▶ WRITTEN EXERCISE:
Copy nothing but the text: repeat each entry exactly and drop the images.

▶ DATASET:
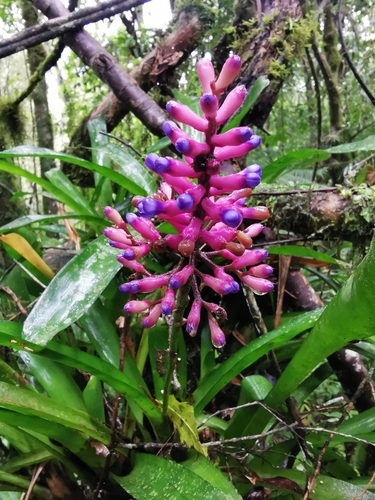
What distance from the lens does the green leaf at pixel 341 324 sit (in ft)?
1.75

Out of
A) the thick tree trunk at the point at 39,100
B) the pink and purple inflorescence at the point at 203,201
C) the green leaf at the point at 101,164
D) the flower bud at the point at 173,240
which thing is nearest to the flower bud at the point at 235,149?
the pink and purple inflorescence at the point at 203,201

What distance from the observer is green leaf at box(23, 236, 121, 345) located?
0.72 metres

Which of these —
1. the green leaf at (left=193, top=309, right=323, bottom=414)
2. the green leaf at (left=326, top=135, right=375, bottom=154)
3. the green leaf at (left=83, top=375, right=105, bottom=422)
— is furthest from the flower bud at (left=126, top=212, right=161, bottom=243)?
the green leaf at (left=326, top=135, right=375, bottom=154)

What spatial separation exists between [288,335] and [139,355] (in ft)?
1.33

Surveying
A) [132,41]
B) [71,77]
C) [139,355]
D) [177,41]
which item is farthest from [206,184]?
[71,77]

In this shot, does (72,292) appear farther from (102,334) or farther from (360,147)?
(360,147)

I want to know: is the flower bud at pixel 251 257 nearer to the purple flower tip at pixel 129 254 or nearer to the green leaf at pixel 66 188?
the purple flower tip at pixel 129 254

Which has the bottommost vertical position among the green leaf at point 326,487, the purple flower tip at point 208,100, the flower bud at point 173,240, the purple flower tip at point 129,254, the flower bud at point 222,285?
the green leaf at point 326,487

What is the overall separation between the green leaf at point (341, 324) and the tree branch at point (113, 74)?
1.10 meters

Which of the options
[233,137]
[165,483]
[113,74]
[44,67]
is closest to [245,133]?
[233,137]

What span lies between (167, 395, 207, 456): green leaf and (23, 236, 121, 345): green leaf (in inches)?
10.1

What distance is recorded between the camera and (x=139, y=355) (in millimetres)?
1026

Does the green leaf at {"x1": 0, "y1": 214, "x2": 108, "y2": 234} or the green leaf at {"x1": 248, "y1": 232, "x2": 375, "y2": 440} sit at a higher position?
the green leaf at {"x1": 0, "y1": 214, "x2": 108, "y2": 234}

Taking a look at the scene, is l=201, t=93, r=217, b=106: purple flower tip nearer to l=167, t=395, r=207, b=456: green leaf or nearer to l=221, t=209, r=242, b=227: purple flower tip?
l=221, t=209, r=242, b=227: purple flower tip
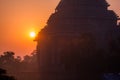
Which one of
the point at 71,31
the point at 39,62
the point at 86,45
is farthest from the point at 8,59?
the point at 86,45

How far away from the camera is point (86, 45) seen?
174ft

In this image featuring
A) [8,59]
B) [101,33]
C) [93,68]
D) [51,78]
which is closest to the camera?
[93,68]

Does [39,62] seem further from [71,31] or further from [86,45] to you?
[86,45]

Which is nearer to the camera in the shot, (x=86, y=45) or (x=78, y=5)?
(x=86, y=45)

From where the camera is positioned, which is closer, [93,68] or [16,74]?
[93,68]

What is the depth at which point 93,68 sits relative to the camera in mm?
51375

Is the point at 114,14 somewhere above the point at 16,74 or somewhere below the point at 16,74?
above

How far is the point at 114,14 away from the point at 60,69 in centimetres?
1018

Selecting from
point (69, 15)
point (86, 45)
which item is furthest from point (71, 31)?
point (86, 45)

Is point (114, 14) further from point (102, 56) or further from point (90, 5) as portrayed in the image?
point (102, 56)

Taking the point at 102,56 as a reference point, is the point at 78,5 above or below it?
above

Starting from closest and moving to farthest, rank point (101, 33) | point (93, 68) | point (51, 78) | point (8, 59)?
point (93, 68) → point (51, 78) → point (101, 33) → point (8, 59)

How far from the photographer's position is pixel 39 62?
67.8m

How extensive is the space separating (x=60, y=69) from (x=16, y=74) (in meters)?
4.57
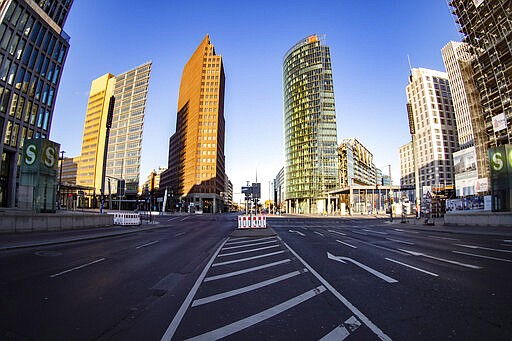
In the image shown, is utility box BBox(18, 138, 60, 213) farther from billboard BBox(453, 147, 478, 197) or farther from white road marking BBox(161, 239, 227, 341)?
billboard BBox(453, 147, 478, 197)

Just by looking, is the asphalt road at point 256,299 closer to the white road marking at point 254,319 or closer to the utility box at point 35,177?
the white road marking at point 254,319

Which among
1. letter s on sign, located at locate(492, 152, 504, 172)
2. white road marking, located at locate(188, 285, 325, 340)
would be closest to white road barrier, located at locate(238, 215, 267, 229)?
white road marking, located at locate(188, 285, 325, 340)

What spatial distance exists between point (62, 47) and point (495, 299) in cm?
6329

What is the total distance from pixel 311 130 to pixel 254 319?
355 ft

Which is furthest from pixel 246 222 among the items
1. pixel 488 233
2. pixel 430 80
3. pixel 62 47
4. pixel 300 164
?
pixel 430 80

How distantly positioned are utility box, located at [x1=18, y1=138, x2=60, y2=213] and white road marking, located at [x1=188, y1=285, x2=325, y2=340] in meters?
25.0

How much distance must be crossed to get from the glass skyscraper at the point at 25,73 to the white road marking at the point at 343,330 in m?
49.8

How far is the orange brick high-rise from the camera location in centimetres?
12519

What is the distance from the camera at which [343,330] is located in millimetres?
3961

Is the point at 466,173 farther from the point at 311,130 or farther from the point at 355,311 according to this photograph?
the point at 355,311

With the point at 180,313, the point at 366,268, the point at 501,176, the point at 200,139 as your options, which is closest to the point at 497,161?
the point at 501,176

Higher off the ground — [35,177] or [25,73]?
[25,73]

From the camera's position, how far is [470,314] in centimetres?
450

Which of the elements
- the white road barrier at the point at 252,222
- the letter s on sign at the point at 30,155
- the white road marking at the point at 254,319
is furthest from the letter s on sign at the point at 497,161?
the letter s on sign at the point at 30,155
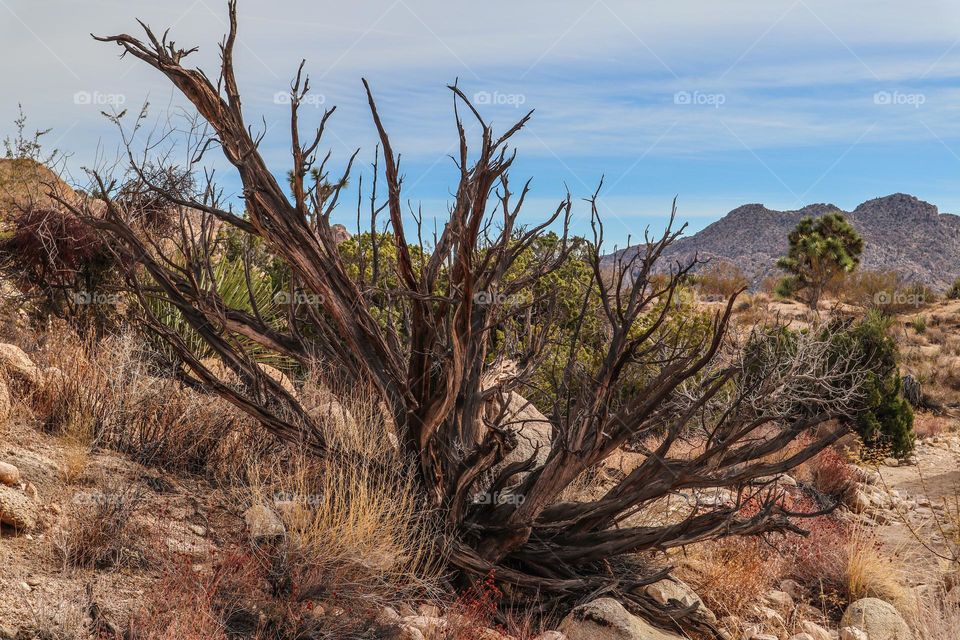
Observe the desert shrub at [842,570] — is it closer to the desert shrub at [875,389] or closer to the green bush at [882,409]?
the desert shrub at [875,389]

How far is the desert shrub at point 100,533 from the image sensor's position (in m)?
4.32

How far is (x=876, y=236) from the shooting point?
6762 centimetres

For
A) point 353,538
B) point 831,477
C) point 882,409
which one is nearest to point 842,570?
point 831,477

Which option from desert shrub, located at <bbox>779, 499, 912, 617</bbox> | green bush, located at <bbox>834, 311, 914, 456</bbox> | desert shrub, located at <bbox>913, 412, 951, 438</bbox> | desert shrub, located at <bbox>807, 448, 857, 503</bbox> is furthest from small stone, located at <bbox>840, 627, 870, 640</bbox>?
desert shrub, located at <bbox>913, 412, 951, 438</bbox>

▶ RESPONSE TO THIS TASK:
What distance from the lens does the green leaf at pixel 341 324 sit (in ft)?
1.75

Out of
A) the thick tree trunk at the point at 39,100
B) the pink and purple inflorescence at the point at 203,201
C) the green leaf at the point at 101,164
D) the flower bud at the point at 173,240
which thing is nearest to the flower bud at the point at 235,149?
the pink and purple inflorescence at the point at 203,201

What distance from the observer is green leaf at box(23, 236, 121, 345) located?
0.72 metres

Which of these —
1. the green leaf at (left=193, top=309, right=323, bottom=414)
2. the green leaf at (left=326, top=135, right=375, bottom=154)
3. the green leaf at (left=83, top=375, right=105, bottom=422)
— is furthest from the flower bud at (left=126, top=212, right=161, bottom=243)?
the green leaf at (left=326, top=135, right=375, bottom=154)

What spatial separation exists between [288,335] and [139,355] (in ft)?
1.33

Surveying
A) [132,41]
B) [71,77]
C) [139,355]
D) [177,41]
which item is farthest from [206,184]?
[71,77]

In this shot, does (72,292) appear farther from (102,334) or farther from (360,147)?
(360,147)

I want to know: is the flower bud at pixel 251 257 nearer to the purple flower tip at pixel 129 254 or nearer to the green leaf at pixel 66 188?
the purple flower tip at pixel 129 254

Which has the bottommost vertical position among the green leaf at point 326,487, the purple flower tip at point 208,100, the flower bud at point 173,240, the purple flower tip at point 129,254, the flower bud at point 222,285?
the green leaf at point 326,487

What is the overall separation between the green leaf at point (341, 324) and the tree branch at point (113, 74)?
1.10 meters

Which of the options
[233,137]
[165,483]
[113,74]
[44,67]
is closest to [245,133]?
[233,137]

What span lies between (167, 395, 207, 456): green leaf and (23, 236, 121, 345): green leaf (in inches)?
10.1

What distance is recorded between the camera and (x=139, y=355) (in millimetres)?
1026

Does the green leaf at {"x1": 0, "y1": 214, "x2": 108, "y2": 234} or the green leaf at {"x1": 248, "y1": 232, "x2": 375, "y2": 440} sit at a higher position?
the green leaf at {"x1": 0, "y1": 214, "x2": 108, "y2": 234}

Taking a look at the scene, is l=201, t=93, r=217, b=106: purple flower tip nearer to l=167, t=395, r=207, b=456: green leaf or nearer to l=221, t=209, r=242, b=227: purple flower tip?
l=221, t=209, r=242, b=227: purple flower tip
Which one of
the point at 71,31
the point at 39,62
the point at 86,45
is farthest from the point at 8,59?
the point at 86,45

How far away from the camera is point (86, 45) seen?
174ft

In this image featuring
A) [8,59]
B) [101,33]
C) [93,68]
D) [51,78]
which is closest to the camera?
[93,68]

Does [39,62] seem further from [71,31] or further from [86,45] to you?
[86,45]

Which is nearer to the camera in the shot, (x=86, y=45) or (x=78, y=5)?
(x=86, y=45)

From where the camera is positioned, which is closer, [93,68] or [16,74]?
[93,68]

What is the depth at which point 93,68 sits relative to the camera in mm?
51375

Is the point at 114,14 somewhere above the point at 16,74 or somewhere below the point at 16,74?
above

How far is the point at 114,14 away from the point at 60,69 in centimetres?
1018

Selecting from
point (69, 15)
point (86, 45)
which item is furthest from point (71, 31)?
point (86, 45)

Is point (114, 14) further from point (102, 56) or further from point (90, 5) as portrayed in the image?
point (102, 56)

Taking the point at 102,56 as a reference point, is the point at 78,5 above or below it?
above

Starting from closest and moving to farthest, rank point (101, 33) | point (93, 68) | point (51, 78) | point (8, 59)?
point (93, 68) → point (51, 78) → point (101, 33) → point (8, 59)

How far from the photographer's position is pixel 39 62?
67.8m

How extensive is the space separating (x=60, y=69) from (x=16, y=74) (in meters)?
4.57
In the image shown, is utility box BBox(18, 138, 60, 213) farther from billboard BBox(453, 147, 478, 197) or farther from white road marking BBox(161, 239, 227, 341)?
billboard BBox(453, 147, 478, 197)

Just by looking, is the asphalt road at point 256,299 closer to the white road marking at point 254,319 or closer to the utility box at point 35,177?
the white road marking at point 254,319

Which among
1. letter s on sign, located at locate(492, 152, 504, 172)
2. white road marking, located at locate(188, 285, 325, 340)
would be closest to white road barrier, located at locate(238, 215, 267, 229)?
white road marking, located at locate(188, 285, 325, 340)

What spatial distance exists between point (62, 47) and point (495, 299) in cm?
6329

What is the total distance from pixel 311 130 to pixel 254 319?
355 ft

Which is furthest from pixel 246 222 among the items
1. pixel 488 233
2. pixel 430 80
3. pixel 62 47
4. pixel 300 164
?
pixel 430 80

How distantly positioned are utility box, located at [x1=18, y1=138, x2=60, y2=213] and white road marking, located at [x1=188, y1=285, x2=325, y2=340] in meters?
25.0

How much distance must be crossed to get from the glass skyscraper at the point at 25,73 to the white road marking at the point at 343,330 in m?
49.8

How far is the orange brick high-rise from the camera location in centimetres?
12519

What is the distance from the camera at which [343,330] is located in millimetres?
3961

Is the point at 466,173 farther from the point at 311,130 or farther from the point at 355,311 according to this photograph?
the point at 355,311

With the point at 180,313, the point at 366,268, the point at 501,176, the point at 200,139 as your options, which is closest to the point at 497,161?
the point at 501,176

Higher off the ground — [35,177] or [25,73]?
[25,73]

From the camera's position, how far is [470,314] in centimetres?
450

Which of the elements
- the white road barrier at the point at 252,222
- the letter s on sign at the point at 30,155
- the white road marking at the point at 254,319
is furthest from the letter s on sign at the point at 497,161?
the letter s on sign at the point at 30,155
Observe the desert shrub at [842,570] — is it closer to the desert shrub at [875,389] or closer to the green bush at [882,409]?
the desert shrub at [875,389]

How far is the desert shrub at point 100,533 from the image sensor's position (in m)?
4.32

How far is (x=876, y=236) from the shooting point?
6762 centimetres

For
A) point 353,538
B) point 831,477
C) point 882,409
which one is nearest to point 842,570?
point 831,477

Which option from desert shrub, located at <bbox>779, 499, 912, 617</bbox> | green bush, located at <bbox>834, 311, 914, 456</bbox> | desert shrub, located at <bbox>913, 412, 951, 438</bbox> | desert shrub, located at <bbox>807, 448, 857, 503</bbox> is furthest from small stone, located at <bbox>840, 627, 870, 640</bbox>?
desert shrub, located at <bbox>913, 412, 951, 438</bbox>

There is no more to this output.